Por otro lado, es un indicador del impacto de la crisis el comportamiento claramente positivo de las publicaciones por profesor, que quiere decir total de publicaciones divididas por PDI (personal, docente e investigador), pero con un comportamiento negativo normalizado en las publicaciones altamente citadas y publicaciones interdisciplinarias. Es decir, lo que se detecta es que hay un incremento del volumen pero que no se corresponde con un aumento de la calidad. Lo sustancial de este crecimiento del número de publicaciones es que se trata de una respuesta a los incentivos que tiene establecido el sistema para mejorar la promoción académica de los profesores, pero que no se corresponde con la calidad en donde también intervienen las dificultades presupuestarias.

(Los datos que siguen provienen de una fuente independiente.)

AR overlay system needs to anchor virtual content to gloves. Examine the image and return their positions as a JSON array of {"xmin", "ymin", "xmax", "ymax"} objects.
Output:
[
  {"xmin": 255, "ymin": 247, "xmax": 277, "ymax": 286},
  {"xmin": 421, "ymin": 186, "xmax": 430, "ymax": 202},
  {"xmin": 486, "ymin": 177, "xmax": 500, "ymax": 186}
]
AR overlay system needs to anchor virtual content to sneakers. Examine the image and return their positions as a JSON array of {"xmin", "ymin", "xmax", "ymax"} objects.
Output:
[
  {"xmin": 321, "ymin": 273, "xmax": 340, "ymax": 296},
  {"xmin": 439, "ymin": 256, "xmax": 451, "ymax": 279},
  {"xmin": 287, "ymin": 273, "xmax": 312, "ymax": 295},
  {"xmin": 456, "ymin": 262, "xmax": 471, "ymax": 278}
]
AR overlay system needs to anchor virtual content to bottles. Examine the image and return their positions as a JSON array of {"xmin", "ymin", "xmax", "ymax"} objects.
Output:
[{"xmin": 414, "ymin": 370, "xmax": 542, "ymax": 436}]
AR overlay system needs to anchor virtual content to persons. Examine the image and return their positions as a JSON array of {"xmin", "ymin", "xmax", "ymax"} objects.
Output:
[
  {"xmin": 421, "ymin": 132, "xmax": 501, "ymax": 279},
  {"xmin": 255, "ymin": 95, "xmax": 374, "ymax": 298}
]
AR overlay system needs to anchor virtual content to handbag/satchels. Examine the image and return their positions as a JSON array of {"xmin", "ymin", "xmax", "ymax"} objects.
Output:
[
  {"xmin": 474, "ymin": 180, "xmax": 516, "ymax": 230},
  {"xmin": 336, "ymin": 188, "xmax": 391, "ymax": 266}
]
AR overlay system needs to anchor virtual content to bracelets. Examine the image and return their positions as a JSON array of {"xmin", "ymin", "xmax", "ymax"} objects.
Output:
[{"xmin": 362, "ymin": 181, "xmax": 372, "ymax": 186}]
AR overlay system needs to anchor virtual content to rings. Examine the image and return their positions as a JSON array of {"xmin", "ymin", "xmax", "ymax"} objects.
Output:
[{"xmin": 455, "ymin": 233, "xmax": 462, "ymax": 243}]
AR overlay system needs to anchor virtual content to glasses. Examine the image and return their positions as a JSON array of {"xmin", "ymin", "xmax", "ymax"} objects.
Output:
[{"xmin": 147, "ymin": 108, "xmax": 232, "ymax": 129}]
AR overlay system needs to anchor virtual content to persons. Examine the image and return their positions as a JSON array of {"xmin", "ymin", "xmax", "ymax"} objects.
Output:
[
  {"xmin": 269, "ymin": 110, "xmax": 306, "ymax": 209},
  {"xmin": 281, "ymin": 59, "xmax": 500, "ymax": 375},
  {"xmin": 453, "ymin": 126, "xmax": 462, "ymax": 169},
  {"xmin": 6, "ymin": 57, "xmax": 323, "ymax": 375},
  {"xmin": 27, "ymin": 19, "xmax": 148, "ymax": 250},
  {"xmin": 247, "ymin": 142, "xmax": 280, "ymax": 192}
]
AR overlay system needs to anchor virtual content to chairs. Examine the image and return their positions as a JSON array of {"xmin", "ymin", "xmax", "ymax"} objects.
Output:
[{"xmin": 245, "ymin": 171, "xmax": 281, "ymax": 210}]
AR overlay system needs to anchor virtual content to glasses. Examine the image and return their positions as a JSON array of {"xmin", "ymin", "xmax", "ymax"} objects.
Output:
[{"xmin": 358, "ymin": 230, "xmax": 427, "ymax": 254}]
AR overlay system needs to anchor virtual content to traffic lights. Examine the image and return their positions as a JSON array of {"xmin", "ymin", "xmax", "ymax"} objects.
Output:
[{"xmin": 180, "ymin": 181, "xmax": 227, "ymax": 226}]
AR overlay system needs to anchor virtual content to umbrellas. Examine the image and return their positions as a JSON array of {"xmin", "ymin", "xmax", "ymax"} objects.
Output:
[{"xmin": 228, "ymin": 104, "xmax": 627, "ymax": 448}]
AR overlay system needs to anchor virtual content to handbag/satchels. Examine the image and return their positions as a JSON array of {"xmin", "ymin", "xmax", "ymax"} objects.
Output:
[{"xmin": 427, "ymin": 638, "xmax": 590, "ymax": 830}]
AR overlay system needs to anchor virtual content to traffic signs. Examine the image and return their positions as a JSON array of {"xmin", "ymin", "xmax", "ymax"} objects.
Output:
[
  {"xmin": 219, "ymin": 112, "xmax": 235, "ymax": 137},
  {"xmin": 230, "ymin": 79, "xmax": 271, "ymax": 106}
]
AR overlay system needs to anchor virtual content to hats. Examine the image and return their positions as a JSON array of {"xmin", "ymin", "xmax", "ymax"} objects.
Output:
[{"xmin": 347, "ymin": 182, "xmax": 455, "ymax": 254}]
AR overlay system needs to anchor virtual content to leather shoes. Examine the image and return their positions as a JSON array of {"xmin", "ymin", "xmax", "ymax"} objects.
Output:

En paralelo, hay dos indicadores vinculados a profesores que son claramente resultado de la crisis. Los profesores funcionarios sin tramos es un indicador negativo pero lógicamente tiene un sentido positivo; sin tramos quiere decir que no se les ha reconocido capacidad investigadora. Es decir, que disminuya la cantidad de profesores a los que no se les reconoce tal capacidad es un indicador que refleja una expresión positiva. Sin embargo, el número de profesores funcionarios sin tramos no ha aumentado, en tanto que el indicador del profesorado extranjero ha disminuido. Tanto uno como otro son resultado de la política de congelación del profesorado y del mantenimiento con determinada graduación de las tasas de reposición; elementos que hacen que, en la medida en que no pueda crecer el número de profesores, los extranjeros disminuyan y el colectivo de profesores aumente su capacidad investigadora.

Para aquellos que quieran profundizar en los resultados del Ranking CYD 2018 y realizar una aproximación sobre el sistema universitario español ya sea por universidades, dimensiones, ámbitos de conocimiento, Comunidades Autónomas o según el análisis de su evolución, pueden ingresar online a http://rankingcyd.org.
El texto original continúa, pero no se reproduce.